Schedature di massa e "mondo nuovo"

03 Gennaio 2021 20:00 Antonio Di Siena

Prosegue nel silenzio totale il progetto del governo Conte di mettere in rete le informazioni sanitarie di tutti i cittadini italiani, pronte per essere trasformate d’imperio in fascicoli elettronici.
Aperta parentesi. Oggetto del presente post non è mettere in discussione l’utilità di uno strumento come il fascicolo sanitario elettronico, quanto piuttosto le ricadute che il suo utilizzo ha sulla privacy e sulla formazione del consenso su questioni così delicate. Chiusa parentesi.
Con il decreto “Rilancio” a norma dell’art.11 è stata disposta la modifica della normativa di riferimento in materia di “fascicolo sanitario elettronico” (FSE). Modifiche che abrogano il principio secondo cui, per inserire dati nel FSE, era previsto l’espresso consenso del paziente, unico soggetto legittimato a decidere se e quali informazioni sanitarie inserire nel fascicolo elettronico (art. 12 comma 3bis DL 18 ottobre 2012 - n. 179). Pertanto informazioni delicatissime come patologie, diagnosi, farmaci assunti, terapie, ricoveri, cartelle cliniche, vaccinazioni...stanno finendo tutte online. Automaticamente e senza consenso.
Un atto gravissimo e fortemente lesivo dei diritti costituzionali dei cittadini - per giunta perpetrato con tecniche da truffa contrattuale - sulle cui tempistica e assenza di informazioni ci sarebbe moltissimo da riflettere.
Perché tutto questo avviene proprio adesso? Perché nel pieno di una pandemia - e mentre si discute di obbligatorietà vaccinale - viene prevista la schedatura sanitaria dell’intera popolazione italiana? A voler pensar male sembra l’anticamera dell’istituzione del passaporto vaccinale.
Ma il punto non è nemmeno e solamente questo.
Perché la cosa più grave e pericolosa di tutta questa storia è che con la scusa del risparmio e l’efficientamento della sanità pubblica (falcidiata da decenni di tagli) stanno consegnando i dati più sensibili e preziosi - quelli relativi alla salute - alla mercé del libero mercato.
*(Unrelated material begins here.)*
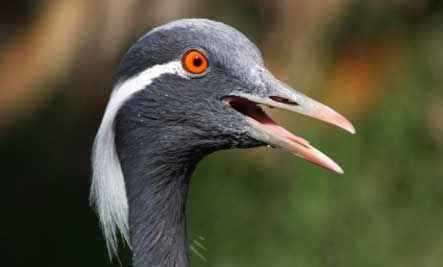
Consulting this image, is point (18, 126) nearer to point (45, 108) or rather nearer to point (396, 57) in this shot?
point (45, 108)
Rassicurazioni del caso a parte, infatti, la gestione dei server e dei cloud sui quali queste informazioni vengono conservate è spesso in appalto a società esterne. Ciò significa che le cartelle cliniche sono gestite da aziende private (anche straniere) e custodite in condizioni di dubbissima sicurezza. Un contesto che - di fatto - non esclude che le informazioni stesse possano finire nelle mani di altre società come assicurazioni, banche, cliniche private, o chiunque altro voglia lucrare sullo stato di salute dei cittadini.
E allora uno legittimamente si domanda: ma dove è finito lo Stato di diritto? O, se ce lo si chiede, si passa necessariamente per complottisti?
E che nessuno provi a minimizzare.
Perché chi controlla le informazioni sullo stato di salute di una persona controlla la sua vita. Punto. E questo non vale soltanto per malati cronici, sieropositivi, disabili e soggetti a rischio. Vale per tutti.
Il che rende l’intera faccenda non esclusivamente circoscritta alla “salute”. Perché nel totale silenzio del governo e degli organi di informazione viene portato un attacco frontale (e forse decisivo) alla privacy dei cittadini. Ponendo nel basi per un futuro dai tratti sempre più inquietanti e distopici.
E così mentre al Senato dello Stato di New York depositano proposte di legge per l’istituzione di speciali centri di detenzione per soggetti pericolosi per la “public health”, l’opinione pubblica italiana sdogana a cuor leggero misure come la revoca del diritto di voto ai non vaccinati o la soppressione del modello di sanità universalistica.
Finendo per avvalorare la tesi che la pandemia sia - per più di qualcuno - l’occasione d’oro per trasformare la tutela della salute pubblica in un sofisticato meccanismo di sorveglianza di massa che assomiglia sempre più al Mondo Nuovo di Huxley.
Un mondo in cui provvedimenti sempre più pervasivi e impattanti nella vita quotidiana finiscono per trasformare il presente in una cupa modernità in cui lo stato di salute e diritti politici si intersecano pericolosamente, fino a sovrapporsi. Al punto che la democrazia diventa qualcosa che non può più definirsi tale.